• _Do this_:
Which lines in the records contain the word "image", with its case matching? Pick out and copy each of those lines.

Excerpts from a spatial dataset
Begin
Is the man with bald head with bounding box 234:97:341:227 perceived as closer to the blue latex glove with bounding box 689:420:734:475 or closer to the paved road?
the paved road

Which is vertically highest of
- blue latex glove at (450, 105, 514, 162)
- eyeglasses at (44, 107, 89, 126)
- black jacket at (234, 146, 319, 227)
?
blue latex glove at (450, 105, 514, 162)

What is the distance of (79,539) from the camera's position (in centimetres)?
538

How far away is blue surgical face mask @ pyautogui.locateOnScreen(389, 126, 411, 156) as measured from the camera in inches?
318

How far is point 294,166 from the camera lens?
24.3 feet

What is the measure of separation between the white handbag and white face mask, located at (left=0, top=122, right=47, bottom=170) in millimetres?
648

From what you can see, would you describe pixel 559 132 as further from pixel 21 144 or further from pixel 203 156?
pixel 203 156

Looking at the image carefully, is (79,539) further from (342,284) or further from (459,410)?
End
Begin
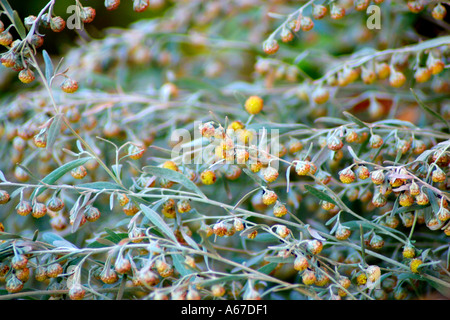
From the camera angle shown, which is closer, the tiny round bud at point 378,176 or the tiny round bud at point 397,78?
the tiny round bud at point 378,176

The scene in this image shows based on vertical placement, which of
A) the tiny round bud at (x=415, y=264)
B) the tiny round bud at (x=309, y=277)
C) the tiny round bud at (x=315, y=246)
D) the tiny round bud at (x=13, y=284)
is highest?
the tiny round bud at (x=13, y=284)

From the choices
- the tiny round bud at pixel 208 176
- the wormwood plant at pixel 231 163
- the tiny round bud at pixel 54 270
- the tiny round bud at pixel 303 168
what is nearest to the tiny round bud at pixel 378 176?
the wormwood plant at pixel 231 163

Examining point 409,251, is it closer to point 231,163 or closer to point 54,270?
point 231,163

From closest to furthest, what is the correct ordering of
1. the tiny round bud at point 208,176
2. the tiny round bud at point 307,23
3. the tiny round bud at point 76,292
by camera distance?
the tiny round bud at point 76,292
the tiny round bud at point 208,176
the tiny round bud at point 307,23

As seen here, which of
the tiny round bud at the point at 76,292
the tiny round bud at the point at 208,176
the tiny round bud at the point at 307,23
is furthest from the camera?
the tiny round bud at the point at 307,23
End
• _Response to this task_:
Looking at the image carefully, is (79,539) further from (342,284) or further from (459,410)?
The scene in this image shows based on vertical placement, which of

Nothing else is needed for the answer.